The problem:
Write out again the part that opens with the line containing "business report presentation" and closes with the line containing "ACE Motorcycle Fairings", replacing "Stratocaster" with "Telecaster" and changing nothing else. Give only the text of those lines, without the pictures.

Given information:
- - -

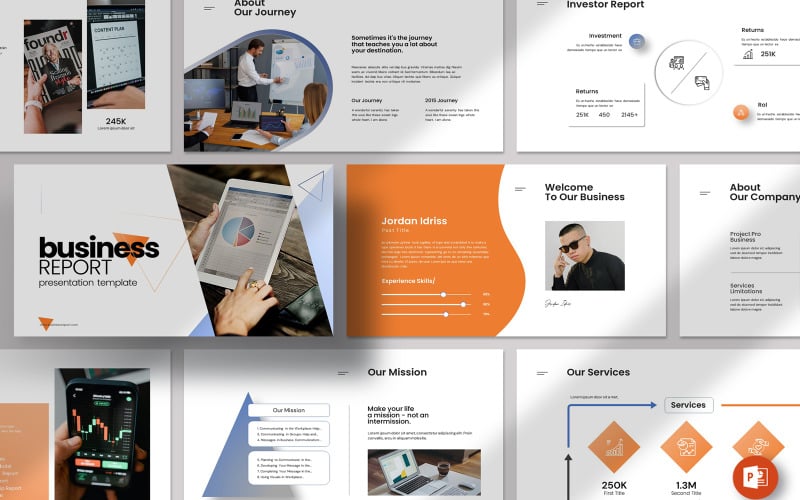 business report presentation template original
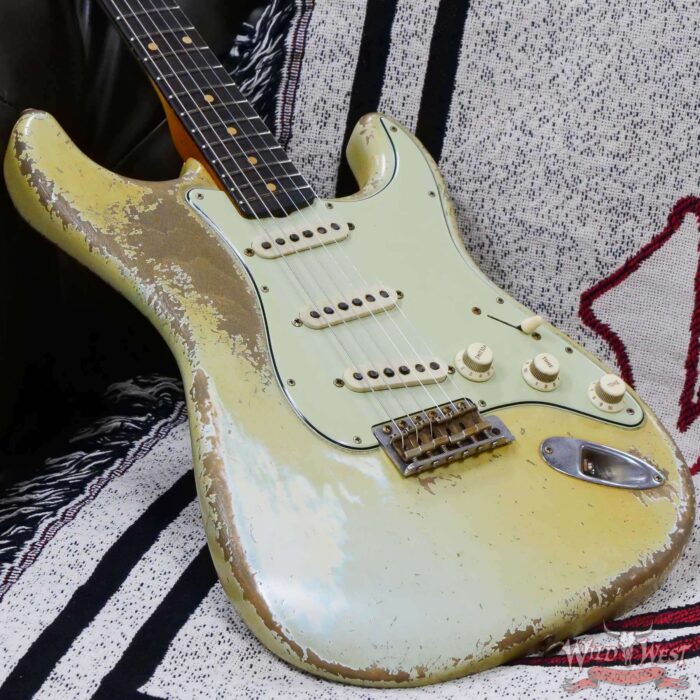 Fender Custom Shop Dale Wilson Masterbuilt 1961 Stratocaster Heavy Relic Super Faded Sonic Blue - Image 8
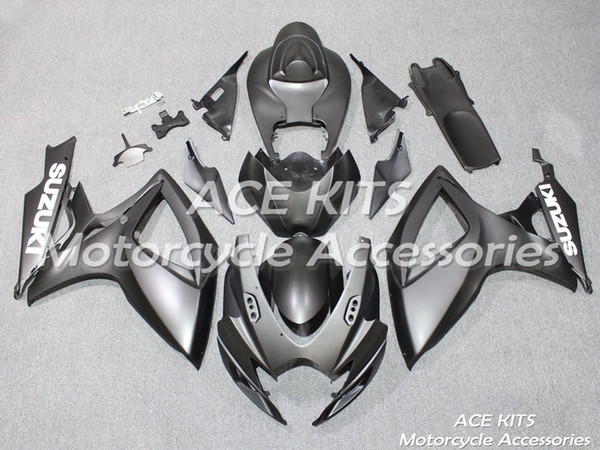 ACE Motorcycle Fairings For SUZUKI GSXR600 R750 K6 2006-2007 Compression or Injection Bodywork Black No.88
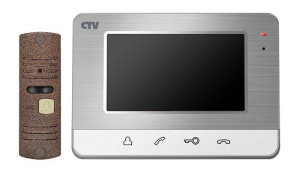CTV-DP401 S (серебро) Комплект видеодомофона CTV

- - -

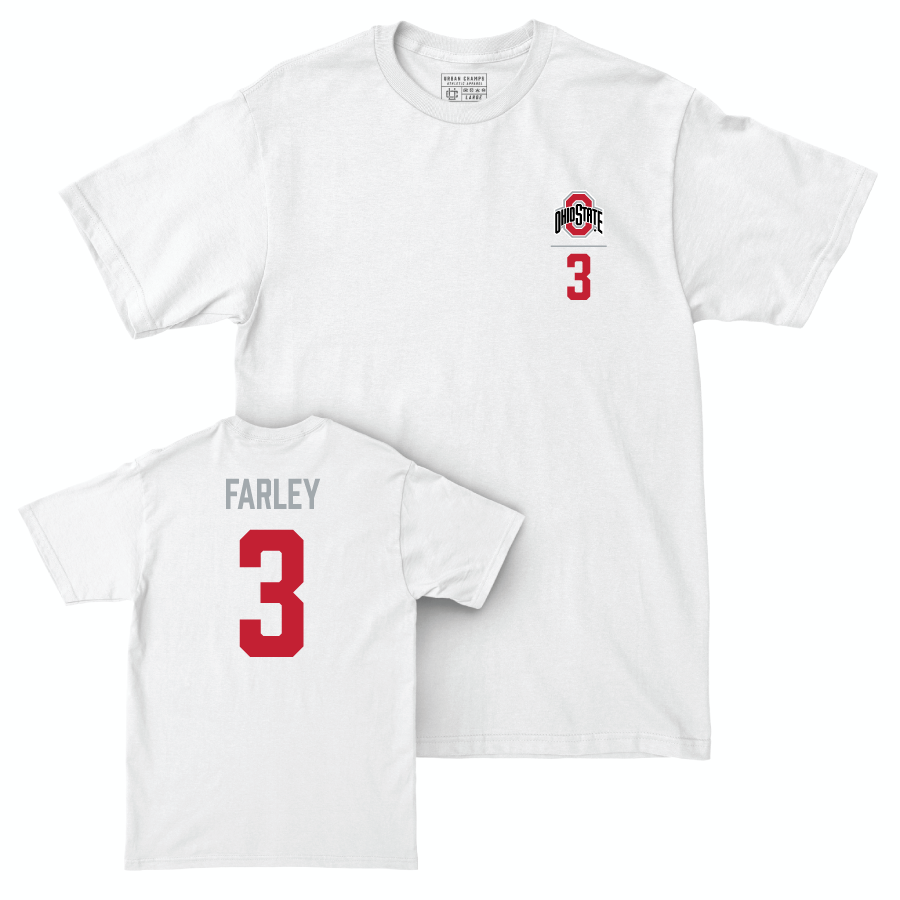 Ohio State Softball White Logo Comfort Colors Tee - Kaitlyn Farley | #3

- - -

Response box:
 business report presentation template original
 Fender Custom Shop Dale Wilson Masterbuilt 1961 Telecaster Heavy Relic Super Faded Sonic Blue - Image 8
 ACE Motorcycle Fairings For SUZUKI GSXR600 R750 K6 2006-2007 Compression or Injection Bodywork Black No.88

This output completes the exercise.